Senators at odds over cutting out ASPA off island board members
Pago Pago, AMERICAN SAMOA — The Senate last week Thursday rejected in second reading an administration bill, which sought to remove from local law the two off island board members for the American Samoa Power Authority board of directors, following a committee meeting earlier that day.
During the meeting, Senate Power, Water & Energy Committee chairman Sen. Ma’o Fa’auma Gogo informed senators he wanted the panel to meet first to discuss the bill without witnesses before moving forward on the measure to get feed back and input from senators.
Sen. Magalei Logovi’i noted that while the bill’s provision dealing with the appointment of two off-island board members is removed, the measure kept intact a separate provision of current law that provides for compensation for the two off-island board members.

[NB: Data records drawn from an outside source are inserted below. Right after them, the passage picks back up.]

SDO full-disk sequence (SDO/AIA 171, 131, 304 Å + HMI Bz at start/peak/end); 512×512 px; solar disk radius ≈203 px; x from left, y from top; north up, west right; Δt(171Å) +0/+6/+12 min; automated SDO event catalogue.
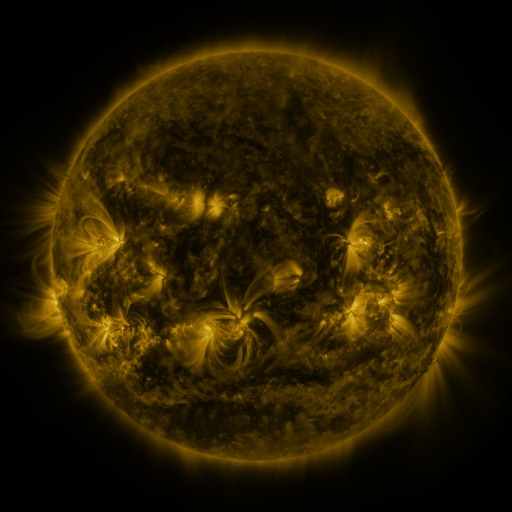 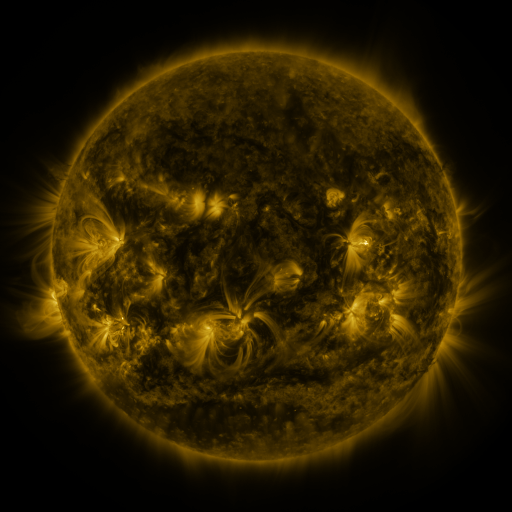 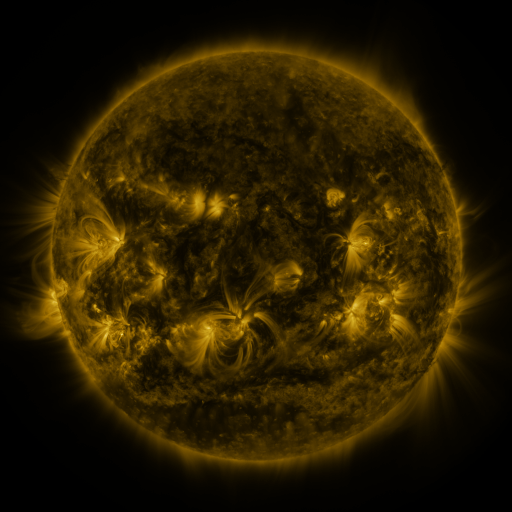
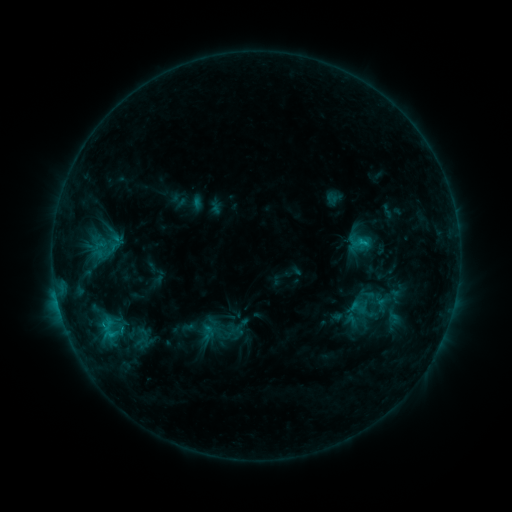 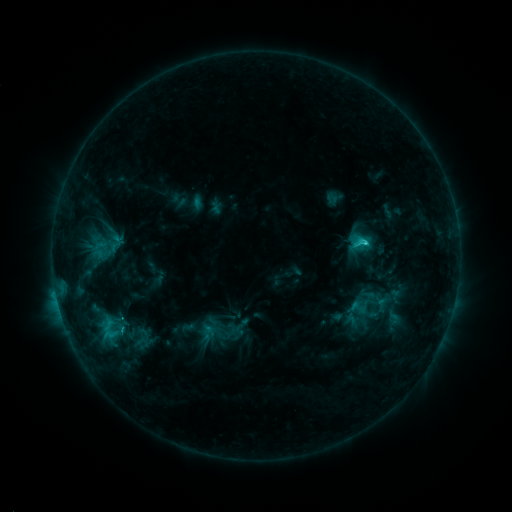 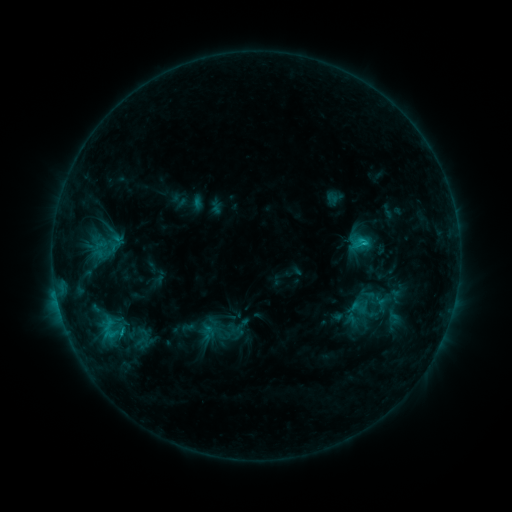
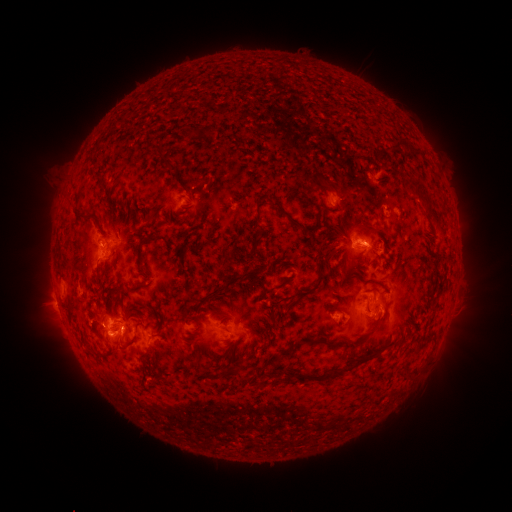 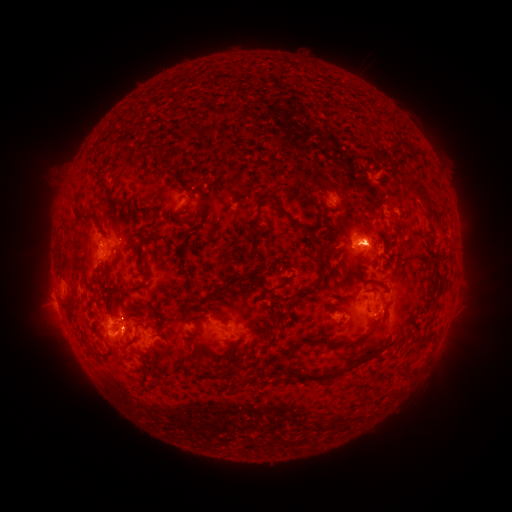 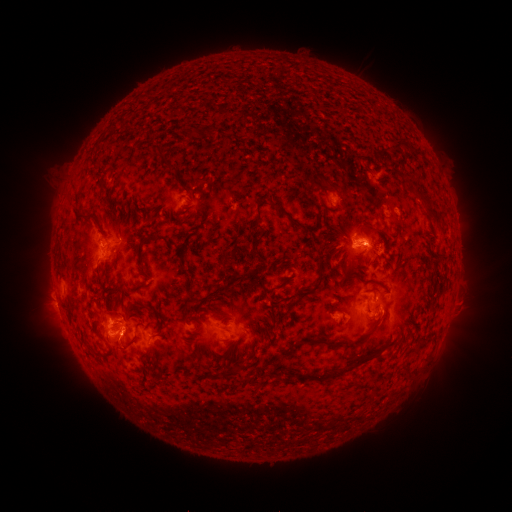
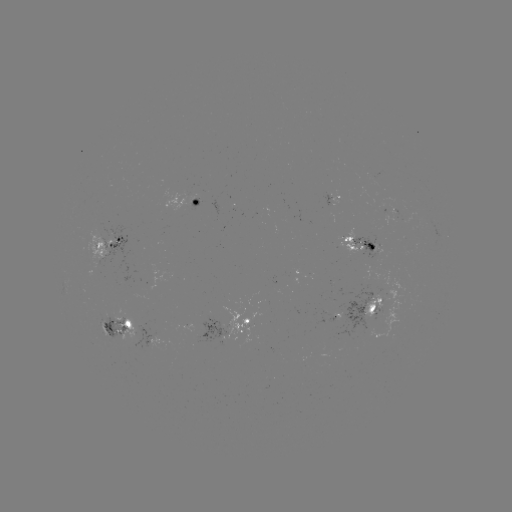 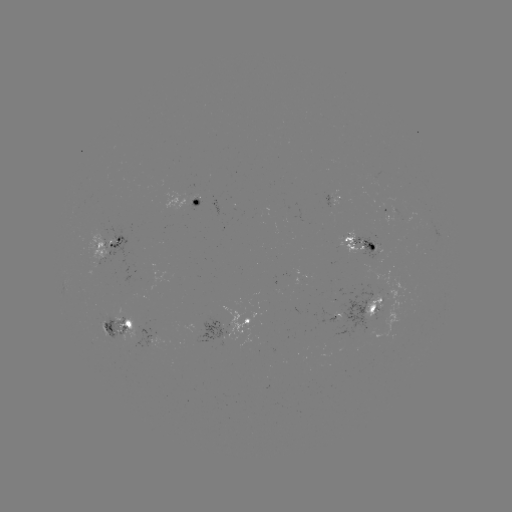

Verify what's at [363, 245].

The Tualauta senator suggested that the committee return the legislation back to the Administration to make the necessary amendments, to either delete from the law per-diem/ compensation or reinstate the two off-island board members.
To save time, Sen. Tuiagamoa Tavai suggested that the committee make necessary changes that they see fit.
However, Sen. Malaepule Saite Moliga suggested that his colleagues look into the importance of the two off-island board members, providing their experience and knowledge that has and will continue to benefit ASPA as well as the territory.
The Manu’a senator recalled during the time of the late ASPA executive director Utu Abe Malae the benefits received by American Samoa from the off-island board members.
Sen. Utu Sila Poasa recommended that the committee bring in witnesses, to testify on the benefits and contributions that off-island board members have made to ASPA.
Sen. Ponemafua Tapeni noted that he retired from ASPA some two years ago and recalled, Utu Abe Malae — during his time at the helm of this ASG entity — sent many local American Samoans off-island to be educated and trained and return back to serve ASPA and the people of the territory.
He pointed out that there are many local American Samoans who have the expertise and knowledge to serve but they have all left ASPA.
Sen. Fai’ivae Iuli Godinet agreed with Ponemafua that local American Samoans should be given the chance to take the lead role at ASPA.
After other senators shared their views, Senate Tuaolo Manaia Fruean suggested for the committee to return the measure to the Administration for further review and make changes that the governor see fits.
In the end, the committee made the final decision to reject the bill, and this was done during second reading. The legislation remains pending in the House.
In submitting the bill to the Legislature early this month for review and action, Gov. Lemanu Peleti Palepoi Sialega Mauga informed Fono leaders that the current requirement that at least two members of the board of directors of ASPA are from off island “is an outdated concept.
“Our people have the skill and knowledge to administer our own affairs,” the governor pointed out.